Re: "I have so many different things that I want to do in my life (and in the next few years), and there's a temptation to become really scattered and try to chase after different things I want."

Umm, are you saying that's not a good thing to do? Because that's kind of what I base my life around... that, and astrology, of course.

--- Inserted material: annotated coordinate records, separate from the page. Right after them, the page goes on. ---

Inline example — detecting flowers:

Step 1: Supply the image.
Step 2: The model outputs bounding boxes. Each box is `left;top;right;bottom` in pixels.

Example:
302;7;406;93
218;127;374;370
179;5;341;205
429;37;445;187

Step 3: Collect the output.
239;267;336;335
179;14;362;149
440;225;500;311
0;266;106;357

(Happy?? Thanks for the Facebook guilt trip, Megan Shitama!!! ;D)

7:07 PM  
Blogger Celebritizer Staff said...

oh megs, if you do sit alone forever, i'll sit with you. and there's nothing wrong with scattering your life. you shouldn't stay tied to ministry just because it's what you think you're "meant" to do. who knows how you'll be happiest unless you try everything.

11:56 AM  
Blogger Unknown said...

Well I'll be happy doing the things I'm meant to do. I can only chase after so many things at once. I'll just chase lots of things one after the other, maybe.

1:52 PM  
Anonymous Anonymous said...

Hi Megan
I am glad that you are content now. try to ignore the pressure about marriage and long term carreer. you are young and have plenty of time. right now you are free to follow God's lead without looking back. Just enjoy this time and trust that God knows all your needs and will meet them in HIs time. A little funny that Troy thinks he can advise you....can he say he is content?